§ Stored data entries
+++
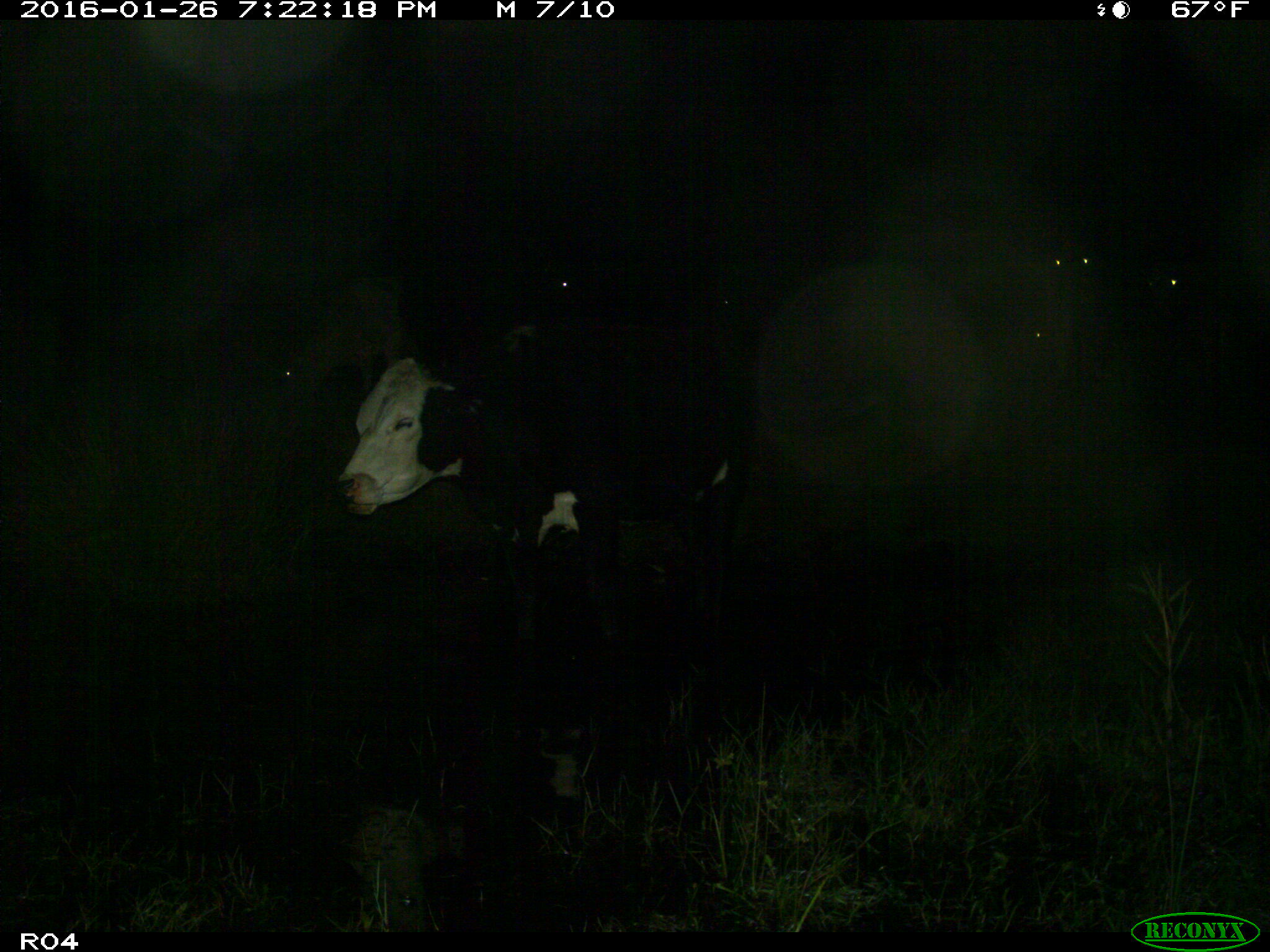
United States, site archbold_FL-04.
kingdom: Animalia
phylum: Chordata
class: Mammalia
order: Artiodactyla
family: Bovidae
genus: Bos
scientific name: Bos taurus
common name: domestic cow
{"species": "Bos taurus (domestic cow)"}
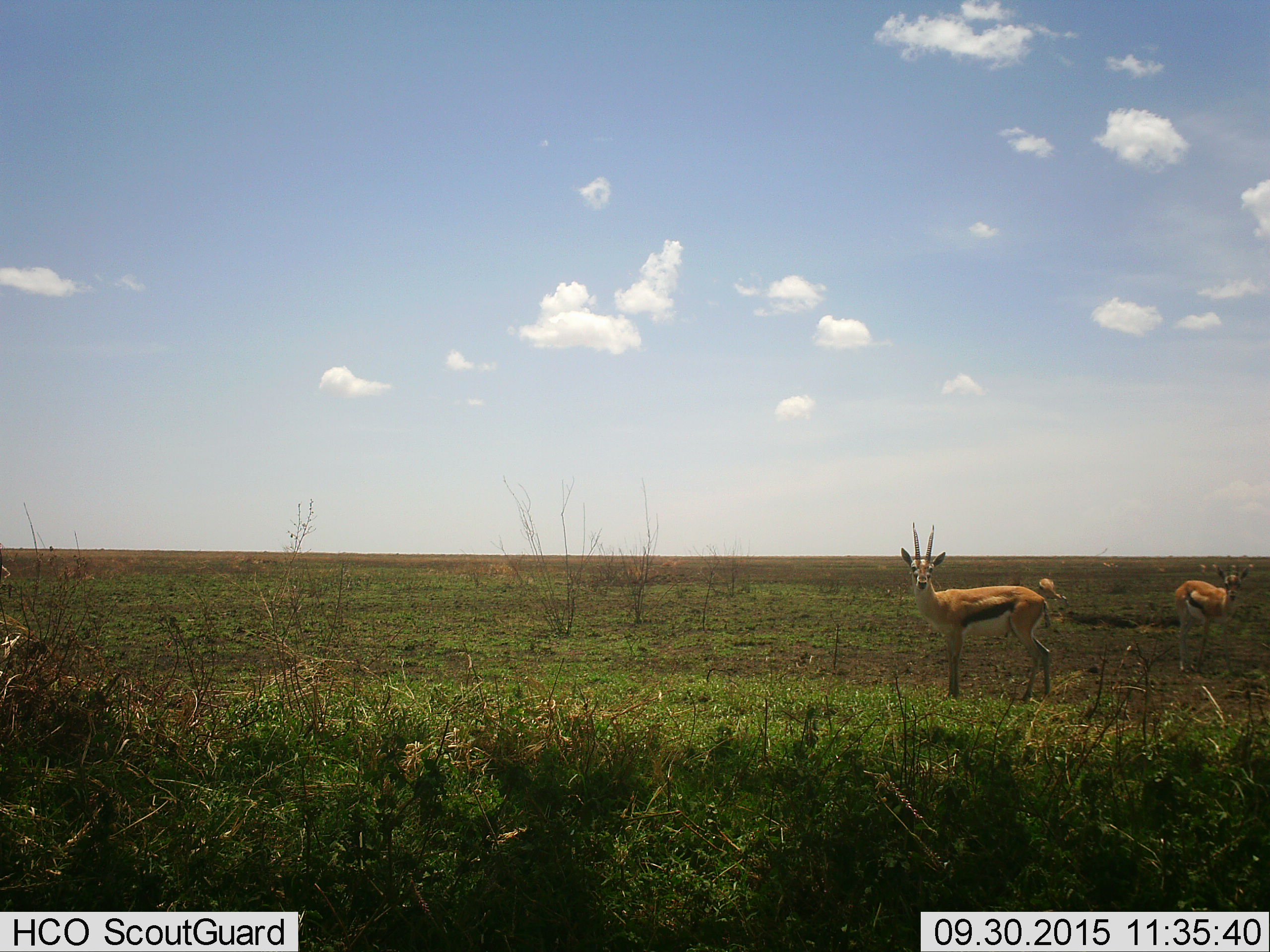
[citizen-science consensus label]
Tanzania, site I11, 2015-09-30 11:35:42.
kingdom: Animalia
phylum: Chordata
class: Mammalia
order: Artiodactyla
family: Bovidae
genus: Eudorcas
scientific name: Eudorcas thomsonii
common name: thomson's gazelle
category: gazellethomsons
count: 3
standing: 100%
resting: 0%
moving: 0%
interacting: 12%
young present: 0%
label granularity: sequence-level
+++
Each line above must be set down exactly, though no picture should be carried over.

United States, site archbold_FL-04.
kingdom: Animalia
phylum: Chordata
class: Mammalia
order: Artiodactyla
family: Bovidae
genus: Bos
scientific name: Bos taurus
common name: domestic cow
{"species": "Bos taurus (domestic cow)"}
[citizen-science consensus label]
Tanzania, site I11, 2015-09-30 11:35:42.
kingdom: Animalia
phylum: Chordata
class: Mammalia
order: Artiodactyla
family: Bovidae
genus: Eudorcas
scientific name: Eudorcas thomsonii
common name: thomson's gazelle
category: gazellethomsons
count: 3
standing: 100%
resting: 0%
moving: 0%
interacting: 12%
young present: 0%
label granularity: sequence-level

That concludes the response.